Introduction
This project focuses on performing sentiment analysis using Python on tweets related to 2024 Indonesian presidential candidates. Sentiment analysis aims to classify text into positive or negative sentiment categories using machine learning techniques. The project employs two main methodologies: Naive Bayes as a baseline model and BERT (Bidirectional Encoder Representations from Transformers) for advanced sentiment analysis.
Dataset
The dataset consists of tweets from three Indonesian presidential candidates: Anies Baswedan, Prabowo Subianto, and Ganjar Pranowo. Each dataset includes columns such as ‘Tweet Count’, ‘Text’, and ‘label’ (indicating sentiment as ‘Positive’ or ‘Negative’). The combined dataset is used for training and evaluating the sentiment analysis models. Dataset >>
Data Preprocessing
Data preprocessing involves several steps to clean and prepare the text data for analysis
- Text Cleaning: Removing special characters, URLs, mentions, and non-ASCII characters.

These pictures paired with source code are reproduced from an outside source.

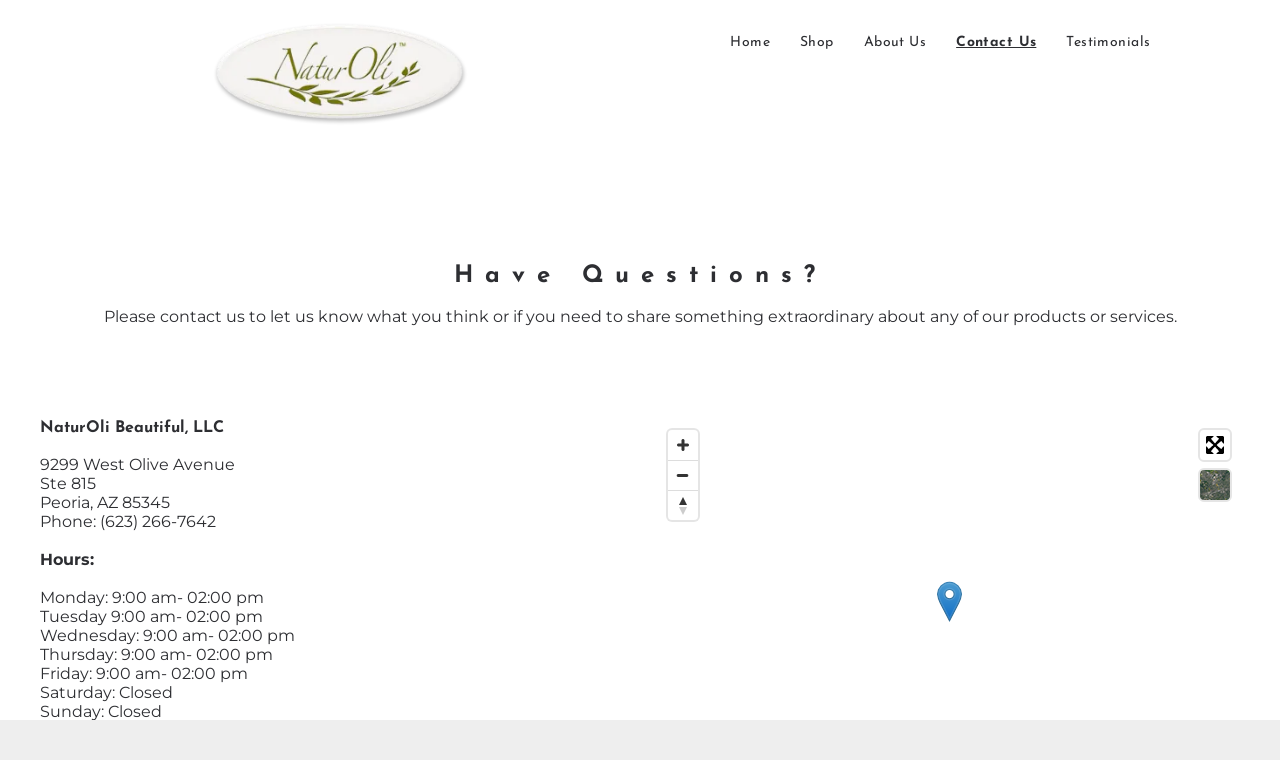

--- FILE ---
content_type: application/javascript
request_url: https://static.cdn-website.com/mnlt/production/6102/editor/apps/modules/runtime/234.666508ae6835fa0f85e6.js
body_size: 1431
content:
(self.webpackJsonpRuntime=self.webpackJsonpRuntime||[]).push([[234],{234(t,e,r){"use strict";r.d(e,{CollectionsFiltersStore:()=>h});var o,i,n,l,c,s,a,p=r(2645),u=r.n(p),f=r(1125);function y(t,e,r,o){r&&Object.defineProperty(t,e,{enumerable:r.enumerable,configurable:r.configurable,writable:r.writable,value:r.initializer?r.initializer.call(o):void 0})}function b(t,e,r,o,i){var n={};return Object.keys(o).forEach(function(t){n[t]=o[t]}),n.enumerable=!!n.enumerable,n.configurable=!!n.configurable,("value"in n||n.initializer)&&(n.writable=!0),n=r.slice().reverse().reduce(function(r,o){return o(t,e,r)||r},n),i&&void 0!==n.initializer&&(n.value=n.initializer?n.initializer.call(i):void 0,n.initializer=void 0),void 0===n.initializer&&(Object.defineProperty(t,e,n),n=null),n}let h=(i=b((o=class{constructor(){y(this,"collections",i,this),y(this,"callbacks",n,this)}getCollectionFilters(t){if(!this.collections.has(t)){const e=new v;return this.collections.set(t,e),(0,f.reaction)(()=>e.toJSON,u()(e=>{this.callbacks.forEach(r=>r(t,e))},400),{name:"CollectionsFilterStore.newCollection.change"}),e}return this.collections.get(t)}onCollectionFilterChange(t){this.callbacks.add(t)}offCollectionFilterChange(t){this.callbacks.delete(t)}}).prototype,"collections",[f.observable],{configurable:!0,enumerable:!0,writable:!0,initializer:function(){return new Map}}),n=b(o.prototype,"callbacks",[f.observable],{configurable:!0,enumerable:!0,writable:!0,initializer:function(){return new Set}}),b(o.prototype,"getCollectionFilters",[f.action],Object.getOwnPropertyDescriptor(o.prototype,"getCollectionFilters"),o.prototype),b(o.prototype,"onCollectionFilterChange",[f.action],Object.getOwnPropertyDescriptor(o.prototype,"onCollectionFilterChange"),o.prototype),b(o.prototype,"offCollectionFilterChange",[f.action],Object.getOwnPropertyDescriptor(o.prototype,"offCollectionFilterChange"),o.prototype),o),v=(c=b((l=class{constructor(){y(this,"sortBy",c,this),y(this,"sortDirection",s,this),y(this,"filters",a,this)}setSortBy(t){this.sortBy=t}setSortDirection(t){this.sortDirection=t}setSort(t,e){this.sortBy=t,this.sortDirection=e}setFilter(t,e){this.filters.set(t,e)}clearSelection(){this.sortBy=null,this.sortDirection=null,this.filters.clear()}get toJSON(){return{sortBy:this.sortBy,sortDirection:this.sortDirection,filters:(0,f.toJS)(this.filters)}}}).prototype,"sortBy",[f.observable],{configurable:!0,enumerable:!0,writable:!0,initializer:function(){return null}}),s=b(l.prototype,"sortDirection",[f.observable],{configurable:!0,enumerable:!0,writable:!0,initializer:function(){return null}}),a=b(l.prototype,"filters",[f.observable],{configurable:!0,enumerable:!0,writable:!0,initializer:function(){return new Map}}),b(l.prototype,"setSortBy",[f.action],Object.getOwnPropertyDescriptor(l.prototype,"setSortBy"),l.prototype),b(l.prototype,"setSortDirection",[f.action],Object.getOwnPropertyDescriptor(l.prototype,"setSortDirection"),l.prototype),b(l.prototype,"setSort",[f.action],Object.getOwnPropertyDescriptor(l.prototype,"setSort"),l.prototype),b(l.prototype,"setFilter",[f.action],Object.getOwnPropertyDescriptor(l.prototype,"setFilter"),l.prototype),b(l.prototype,"clearSelection",[f.action],Object.getOwnPropertyDescriptor(l.prototype,"clearSelection"),l.prototype),b(l.prototype,"toJSON",[f.computed],Object.getOwnPropertyDescriptor(l.prototype,"toJSON"),l.prototype),l)},2645(t,e,r){var o=r(7717),i=r(4884),n=r(6086),l=Math.max,c=Math.min;t.exports=function(t,e,r){var s,a,p,u,f,y,b=0,h=!1,v=!1,g=!0;if("function"!=typeof t)throw new TypeError("Expected a function");function w(e){var r=s,o=a;return s=a=void 0,b=e,u=t.apply(o,r)}function O(t){var r=t-y;return void 0===y||r>=e||r<0||v&&t-b>=p}function m(){var t=i();if(O(t))return d(t);f=setTimeout(m,function(t){var r=e-(t-y);return v?c(r,p-(t-b)):r}(t))}function d(t){return f=void 0,g&&s?w(t):(s=a=void 0,u)}function S(){var t=i(),r=O(t);if(s=arguments,a=this,y=t,r){if(void 0===f)return function(t){return b=t,f=setTimeout(m,e),h?w(t):u}(y);if(v)return clearTimeout(f),f=setTimeout(m,e),w(y)}return void 0===f&&(f=setTimeout(m,e)),u}return e=n(e)||0,o(r)&&(h=!!r.leading,p=(v="maxWait"in r)?l(n(r.maxWait)||0,e):p,g="trailing"in r?!!r.trailing:g),S.cancel=function(){void 0!==f&&clearTimeout(f),b=0,s=y=a=f=void 0},S.flush=function(){return void 0===f?u:d(i())},S}},3480(t,e,r){var o=r(8976),i=/^\s+/;t.exports=function(t){return t?t.slice(0,o(t)+1).replace(i,""):t}},4884(t,e,r){var o=r(8453);t.exports=function(){return o.Date.now()}},6086(t,e,r){var o=r(3480),i=r(7717),n=r(6770),l=/^[-+]0x[0-9a-f]+$/i,c=/^0b[01]+$/i,s=/^0o[0-7]+$/i,a=parseInt;t.exports=function(t){if("number"==typeof t)return t;if(n(t))return NaN;if(i(t)){var e="function"==typeof t.valueOf?t.valueOf():t;t=i(e)?e+"":e}if("string"!=typeof t)return 0===t?t:+t;t=o(t);var r=c.test(t);return r||s.test(t)?a(t.slice(2),r?2:8):l.test(t)?NaN:+t}},6770(t,e,r){var o=r(6624),i=r(2050);t.exports=function(t){return"symbol"==typeof t||i(t)&&"[object Symbol]"==o(t)}},8976(t){var e=/\s/;t.exports=function(t){for(var r=t.length;r--&&e.test(t.charAt(r)););return r}}}]);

- Handling Missing Data: Dropping rows with missing values.
- Balancing Classes: Addressing class imbalance by oversampling using RandomOverSampler.
- Text Tokenization: Tokenizing text for both Naive Bayes (using CountVectorizer and TfidfTransformer) and Transformers (using BERT’s tokenizer).
Model Architecture
Base Model
- Utilizes CountVectorizer and TF-IDF Transformer for tokenizing and vectorizing text.
- Implements a Multinomial Naive Bayes classifier to predict sentiment based on tokenized features.
BERT (Bidirectional Encoder Representations from Transformers):
- Uses the BERT model from Hugging Face’s transformers library.
- Tokenizes input text and generates input sequences using BERT’s tokenizer.
- Develops a custom neural network architecture around TFBertModel for sentiment classification.
- Model architecture includes input tokenization, attention masks, and a dense softmax layer for classification.
- Trains the model on tokenized input data and evaluates its performance using various metrics.
Result
Naive Bayes:
Achieved an accuracy of approximately 85% with balanced precision and recall scores for both ‘Positive’ and ‘Negative’ sentiments.
BERT Model:
- Achieved an accuracy of 93% with high precision, recall, and F1-scores for both sentiment classes (‘Positive’ and ‘Negative’).
- Outperformed the Naive Bayes baseline significantly, demonstrating superior performance in sentiment classification tasks.
Conclusion
This project demonstrates the effectiveness of both traditional machine learning (Naive Bayes) and state-of-the-art deep learning techniques (BERT) for sentiment analysis of tweets. The BERT model, in particular, showed robust performance in classifying sentiment with high accuracy and reliability. Future work could involve further fine-tuning of models, exploring additional datasets, and potentially deploying the BERT model for real-time sentiment analysis applications.